Start of Exercise passage

Firms bully pregnant women out

Unscrupulous employers are bullying pregnant women from their jobs using methods such as docking holidays for morning sickness or other maternity-related illness and introducing extra work hours in the evening or at the weekend.

DUBAI // Unscrupulous employers are bullying pregnant women from their jobs using methods such as docking holidays for morning sickness or other maternity-related illness and introducing extra work hours in the evening or at the weekend.

And a mothers’ recruitment company suggests the ability of the law to protect pregnant women against callous employers is in question.

“Sarah”, a lawyer and mother of two in Dubai, claims she was hounded out of her job when she announced she was expecting a third child.

“It started with HR taking eight days off my annual leave entitlement for being 15 or 20 minutes late on a few occasions due to morning sickness,” she said.

End of Exercise passage
Start of Data excerpt

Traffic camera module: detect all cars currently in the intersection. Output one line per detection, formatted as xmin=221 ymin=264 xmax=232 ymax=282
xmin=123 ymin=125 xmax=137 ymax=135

End of Data excerpt

» **What this exercise asks**:
a: List every number that the article on employers bullying pregnant women mentions, whether it is written as a word or in digits.
b: Copy the article on employers bullying pregnant women word for word. Begin at the words that have "DUBAI // Unscrupulous" and stop after "is in question.".

» **Answers to the exercises**:
a: two, third, eight, 15, 20

b:
DUBAI // Unscrupulous employers are bullying pregnant women from their jobs using methods such as docking holidays for morning sickness or other maternity-related illness and introducing extra work hours in the evening or at the weekend.

And a mothers’ recruitment company suggests the ability of the law to protect pregnant women against callous employers is in question.